TASKS >>
1 – Rewrite the comment thread about World Vision, beginning at the words "I pray no pastor" and stopping after "this salient assessment.", with "dialogue" replaced by "conversation".
2 – Write the next part of the comment thread about World Vision and same-sex marriage, picking up after its final comment.
(SOURCE TEXT Opens)
      You & I would be derelict as pastors if we were to endorse any one of the sins you were thinking of in your first line, as wonderful ways to live.
      I pray no pastor worth his salt, would have an issue with “embracing” someone (anyone) who’s “struggling” with homosexuality as a “sin”. But that’s not quite the question.
      The question is whether the Church should remain silent while our culture (and many in the Church) increasingly “advocate” homosexuality (and SSM) as a “virtue”.
      I bless your dialogue with Father as you go, brother.

      • Chris Ryan

        I’ve never asserted that homosexuality is anything other than sinful, but my LGBT friends don’t think I hate them. I’ve even told them that homosexuality will result in them going to hell. Its not what you believe, but how you profess what you believe. More Jesus, less Jonah.

  • JS BOEGL

    Thank you for this salient assessment.
    Dr. Michael Brown has also identified some sound questions & advice for World Vision – AND for WV supporters. Linked here:
    “How World Vision Can Regain Trust” (Dr. Michael Brown) http://disq.us/8hqvyv

  • James Stanton

    “Your brothers and sisters who stand up for God’s model of marriage are doing the Lord’s work too.”

    It galls that people have invested so much time, money, and energy into an arena that is vastly dwarfed by the numbers of families destroyed through divorce. Our brothers and sisters have taken the easy path. Our churches have taken the easy path.

    Preventing homosexuals from marrying doesn’t change the fact that they are living that lifestyle. What then is the profit/reward from preventing a civil union (since that’s all it is) that has none of the spiritual benefits of Biblical marriage? You did not do the hard work to win a soul on an individual basis.

    Shake the dust off of your sandals. We should look to our own first.

    • Ian Shaw

      James, I think I see what you’re getting at.

      Christians wouldn’t need to decry SSM, because if homosexuality is a sin (which scripture plainly says it is), all Christians would need to to is label homosexuality a sin (just like the rest of sin) and SSM wouldn’t be right either as it’s just an extension of homosexuality. What we’re doing now is like trying to prevent 50% of a sin. If that’s what you’re getting at…

      So save the energy and effort and put it elsewhere for His Kingdom, right?
(SOURCE TEXT Closes)
(ENTRIES SUPPLIED Opens)
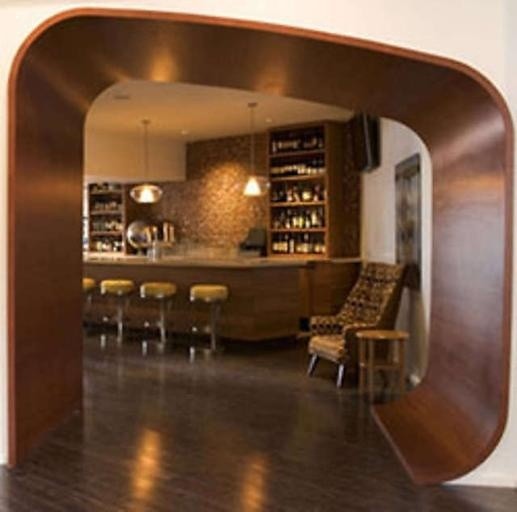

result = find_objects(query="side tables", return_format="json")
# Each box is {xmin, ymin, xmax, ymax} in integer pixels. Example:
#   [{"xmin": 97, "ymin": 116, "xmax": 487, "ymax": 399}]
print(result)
[{"xmin": 356, "ymin": 330, "xmax": 410, "ymax": 403}]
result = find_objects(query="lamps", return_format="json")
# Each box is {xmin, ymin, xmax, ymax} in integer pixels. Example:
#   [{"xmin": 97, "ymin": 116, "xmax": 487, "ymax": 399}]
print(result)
[
  {"xmin": 129, "ymin": 119, "xmax": 164, "ymax": 204},
  {"xmin": 235, "ymin": 102, "xmax": 272, "ymax": 196}
]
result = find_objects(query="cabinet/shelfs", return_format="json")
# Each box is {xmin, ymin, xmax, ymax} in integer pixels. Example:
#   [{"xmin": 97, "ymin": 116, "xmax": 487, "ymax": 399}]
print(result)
[
  {"xmin": 264, "ymin": 119, "xmax": 361, "ymax": 259},
  {"xmin": 88, "ymin": 183, "xmax": 151, "ymax": 255}
]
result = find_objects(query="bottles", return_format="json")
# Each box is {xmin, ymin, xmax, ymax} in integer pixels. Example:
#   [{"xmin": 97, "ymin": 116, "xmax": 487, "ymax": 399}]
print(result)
[{"xmin": 271, "ymin": 132, "xmax": 326, "ymax": 254}]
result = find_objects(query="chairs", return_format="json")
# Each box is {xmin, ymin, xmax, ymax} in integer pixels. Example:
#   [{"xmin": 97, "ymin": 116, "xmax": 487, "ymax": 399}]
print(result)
[{"xmin": 307, "ymin": 262, "xmax": 408, "ymax": 388}]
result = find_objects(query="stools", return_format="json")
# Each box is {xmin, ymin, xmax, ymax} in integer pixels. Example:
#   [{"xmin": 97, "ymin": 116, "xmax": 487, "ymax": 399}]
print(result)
[
  {"xmin": 189, "ymin": 284, "xmax": 228, "ymax": 363},
  {"xmin": 139, "ymin": 282, "xmax": 177, "ymax": 356},
  {"xmin": 83, "ymin": 277, "xmax": 96, "ymax": 339},
  {"xmin": 100, "ymin": 278, "xmax": 135, "ymax": 349}
]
(ENTRIES SUPPLIED Closes)
LIST OF ANSWERS >>
1 –
I pray no pastor worth his salt, would have an issue with “embracing” someone (anyone) who’s “struggling” with homosexuality as a “sin”. But that’s not quite the question.
      The question is whether the Church should remain silent while our culture (and many in the Church) increasingly “advocate” homosexuality (and SSM) as a “virtue”.
      I bless your conversation with Father as you go, brother.

      • Chris Ryan

        I’ve never asserted that homosexuality is anything other than sinful, but my LGBT friends don’t think I hate them. I’ve even told them that homosexuality will result in them going to hell. Its not what you believe, but how you profess what you believe. More Jesus, less Jonah.

  • JS BOEGL

    Thank you for this salient assessment.

2 –
      I would agree that the church (collectively) has been near abominable when it comes to becoming secular in the notion of how it treats divorces, let alone mentoring males to be biblical men.

      • James Stanton

        It’s more like 5% of the sin but that’s neither here nor there. We’re talking about the right to a piece of official paper that has no bearing on how people are actually living.

        I think it’s right and proper to promote the Biblical standard of marriage so I don’t think these efforts are totally useless. However, the focus and allocation of resources are unbalanced.

        I understand the need to validate efforts but I’m not so sure the results are there nor that the approach is correct.

  • Curt Day

    The problem I see here is that this line in the sand mentality is both a justification of and call to try to control nonChristians in society. How is my family or anybody else’s threatened by the existence of same-sex marriages? How? And if one cannot show how it is being threatened, then why does traditional marriage need defending?

    This call to try to control nonChristians is a distraction from the Gospel. It distracts because it says that we need extra measures to control this one particular sin that we have magnified over the mass murder that occurs in our wars and interventions and the poverty and dehumanization caused by our economic system. In addition, by trying to control nonChristians in society, we put stumbling blocks in the way of the people to whom we preach.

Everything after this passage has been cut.